● **WRITTEN PROBLEM 1**
Rewrite the entries from their first line through the line containing "<instances>", replacing "masks" with "outlines" and leaving everything else unchanged. Leave the pictures out of your answer.

11- Use meaningful subject lines for your posts. "Question" or "Urgent" or "Question about Australian Immigration" will not really get you many responses.


----------



## TheExpatriate (Feb 7, 2014)

yet another bonus

12- Do NOT crash other people's threads with totally irrelevant questions. Start your own thread.


----------



## Waqarali20005 (Oct 7, 2013)

One more:

Do not name a new thread as "Urgent" or "Need Help" etc. It should be clear and precise and reflect the actual problem or question.


----------



## TheExpatriate (Feb 7, 2014)

Thou shalt not re-post duplicates


----------



## Waqarali20005 (Oct 7, 2013)

TheExpatriate said:


> Thou shalt not re-post duplicates


Thou shalt tell me how i can delete my posts!!


----------



## TheExpatriate (Feb 7, 2014)

13- We are not here to spoon-feed you information. Please do not come to the forum, cross your legs, lay back, and ask for information on the process end-to-end because you cannot be bothered to do some research yourself.


----------



## TheExpatriate (Feb 7, 2014)

14- Repeating the same question several times after getting an initial answer you did not like will not change the outcome or answer to your question.


----------



## _shel (Mar 2, 2014)

TheExpatriate said:


> 14- Repeating the same question several times after getting an initial answer you did not like will not change the outcome or answer to your question.


 Love that  

Really winds me up people asking thing in different ways till someone says what they want to hear. How do they know the person saying what they want to hear is right compared to the 10 people who said the opposite!


----------



## TheExpatriate (Feb 7, 2014)

Commandment 15 : Thou shalt not marry thy sister ..... LMAO


----------



## urbanm (Aug 12, 2014)

TheExpatriate said:


> Commandment 15 : Thou shalt not marry thy sister ..... LMAO


Unless your name is Targaryen


----------



## melissam (Sep 10, 2014)

● **RECORD LIST**
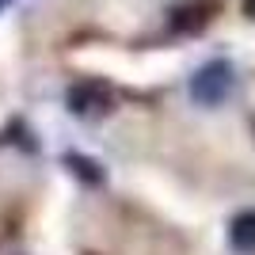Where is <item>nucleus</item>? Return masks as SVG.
<instances>
[{"label": "nucleus", "instance_id": "6", "mask_svg": "<svg viewBox=\"0 0 255 255\" xmlns=\"http://www.w3.org/2000/svg\"><path fill=\"white\" fill-rule=\"evenodd\" d=\"M0 4H4V0H0Z\"/></svg>", "mask_w": 255, "mask_h": 255}, {"label": "nucleus", "instance_id": "4", "mask_svg": "<svg viewBox=\"0 0 255 255\" xmlns=\"http://www.w3.org/2000/svg\"><path fill=\"white\" fill-rule=\"evenodd\" d=\"M65 164H69V171H76L84 183H103V168H99L96 160H88V156H80V152H65Z\"/></svg>", "mask_w": 255, "mask_h": 255}, {"label": "nucleus", "instance_id": "1", "mask_svg": "<svg viewBox=\"0 0 255 255\" xmlns=\"http://www.w3.org/2000/svg\"><path fill=\"white\" fill-rule=\"evenodd\" d=\"M233 88H236V69L225 61V57L206 61L202 69L191 76V96H194V103H202V107L225 103V99L233 96Z\"/></svg>", "mask_w": 255, "mask_h": 255}, {"label": "nucleus", "instance_id": "5", "mask_svg": "<svg viewBox=\"0 0 255 255\" xmlns=\"http://www.w3.org/2000/svg\"><path fill=\"white\" fill-rule=\"evenodd\" d=\"M244 15H248V19H255V0H244Z\"/></svg>", "mask_w": 255, "mask_h": 255}, {"label": "nucleus", "instance_id": "3", "mask_svg": "<svg viewBox=\"0 0 255 255\" xmlns=\"http://www.w3.org/2000/svg\"><path fill=\"white\" fill-rule=\"evenodd\" d=\"M229 244L244 255H255V210H240L229 221Z\"/></svg>", "mask_w": 255, "mask_h": 255}, {"label": "nucleus", "instance_id": "2", "mask_svg": "<svg viewBox=\"0 0 255 255\" xmlns=\"http://www.w3.org/2000/svg\"><path fill=\"white\" fill-rule=\"evenodd\" d=\"M65 103L80 118H99V115L111 111L115 96H111V88H107L103 80H76V84L65 92Z\"/></svg>", "mask_w": 255, "mask_h": 255}]
</instances>
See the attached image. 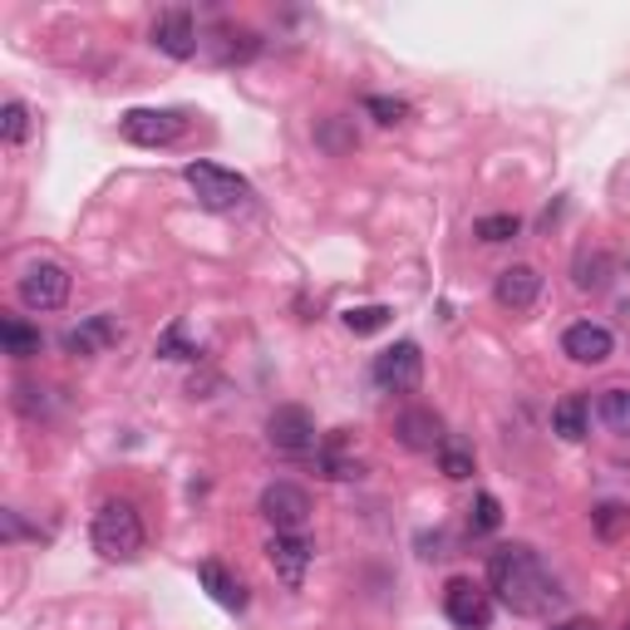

● **WRITTEN PROBLEM 2**
According to the forum thread, what should people do instead of crashing other people's threads with totally irrelevant questions?

● **EXPECTED OUTPUT 1**
Where is <item>nucleus</item>? Return outlines as SVG.
<instances>

● **EXPECTED OUTPUT 2**
Start their own thread.